Copy each of the following items word for word, keeping every line as it stands.
--- START ---
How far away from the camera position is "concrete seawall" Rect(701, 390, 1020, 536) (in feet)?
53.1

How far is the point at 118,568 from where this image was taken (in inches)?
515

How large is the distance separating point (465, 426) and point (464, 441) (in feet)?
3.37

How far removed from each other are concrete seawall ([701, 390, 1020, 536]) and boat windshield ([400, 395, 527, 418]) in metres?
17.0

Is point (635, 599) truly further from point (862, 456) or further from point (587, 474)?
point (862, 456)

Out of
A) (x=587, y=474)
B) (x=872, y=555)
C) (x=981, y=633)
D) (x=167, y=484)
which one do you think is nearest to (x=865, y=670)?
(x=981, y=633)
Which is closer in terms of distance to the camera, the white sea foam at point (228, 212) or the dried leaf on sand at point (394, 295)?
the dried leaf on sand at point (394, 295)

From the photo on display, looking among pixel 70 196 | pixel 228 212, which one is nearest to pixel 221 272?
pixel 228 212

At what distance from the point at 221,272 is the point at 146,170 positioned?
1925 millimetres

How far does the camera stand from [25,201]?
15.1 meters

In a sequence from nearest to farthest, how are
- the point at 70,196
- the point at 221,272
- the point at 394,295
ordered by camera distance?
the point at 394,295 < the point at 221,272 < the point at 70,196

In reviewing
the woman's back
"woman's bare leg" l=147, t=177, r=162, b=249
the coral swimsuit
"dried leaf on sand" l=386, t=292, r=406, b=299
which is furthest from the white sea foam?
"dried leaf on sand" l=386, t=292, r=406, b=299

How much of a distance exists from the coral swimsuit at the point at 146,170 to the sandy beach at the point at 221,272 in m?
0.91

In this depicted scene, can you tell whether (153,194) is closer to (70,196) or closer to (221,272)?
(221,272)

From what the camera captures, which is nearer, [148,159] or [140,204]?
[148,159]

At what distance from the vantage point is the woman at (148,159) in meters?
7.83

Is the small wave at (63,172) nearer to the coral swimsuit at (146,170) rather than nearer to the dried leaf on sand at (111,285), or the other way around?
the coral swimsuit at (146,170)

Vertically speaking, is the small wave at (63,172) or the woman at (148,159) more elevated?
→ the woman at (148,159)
--- END ---
WRITTEN ANSWER:
How far away from the camera position is "concrete seawall" Rect(701, 390, 1020, 536) (in feet)?
53.1

How far is the point at 118,568 from where this image was taken (in inches)?
515

How large is the distance separating point (465, 426) and point (464, 441) (in feet)?
3.37

How far removed from each other are concrete seawall ([701, 390, 1020, 536]) and boat windshield ([400, 395, 527, 418]) in metres?
17.0

Is point (635, 599) truly further from point (862, 456) or further from point (587, 474)?
point (862, 456)

Out of
A) (x=587, y=474)
B) (x=872, y=555)
C) (x=981, y=633)
D) (x=167, y=484)
which one do you think is nearest to (x=865, y=670)?
(x=981, y=633)
Which is closer in terms of distance to the camera, the white sea foam at point (228, 212) or the dried leaf on sand at point (394, 295)?
the dried leaf on sand at point (394, 295)

From the photo on display, looking among pixel 70 196 | pixel 228 212, which one is nearest to pixel 221 272?
pixel 228 212

At what distance from the point at 221,272 is the point at 146,170 positioned?
1925 millimetres

How far does the camera stand from [25,201]?
15.1 meters

In a sequence from nearest to farthest, how are
- the point at 70,196
- the point at 221,272
- the point at 394,295
ordered by camera distance?
the point at 394,295 < the point at 221,272 < the point at 70,196

In reviewing
the woman's back
"woman's bare leg" l=147, t=177, r=162, b=249
the coral swimsuit
"dried leaf on sand" l=386, t=292, r=406, b=299
which is furthest from the white sea foam?
"dried leaf on sand" l=386, t=292, r=406, b=299

How much of a distance exists from the coral swimsuit at the point at 146,170 to the sandy beach at the point at 221,272 in m?
0.91

In this depicted scene, can you tell whether (153,194) is closer to (70,196) or closer to (221,272)?
(221,272)

From what the camera captures, which is nearer, [148,159] or [140,204]?
[148,159]

At what distance from the vantage point is the woman at (148,159) in meters?
7.83

Is the small wave at (63,172) nearer to the coral swimsuit at (146,170) rather than nearer to the dried leaf on sand at (111,285), or the other way around?
the coral swimsuit at (146,170)

Vertically speaking, is the small wave at (63,172) or the woman at (148,159) more elevated?
→ the woman at (148,159)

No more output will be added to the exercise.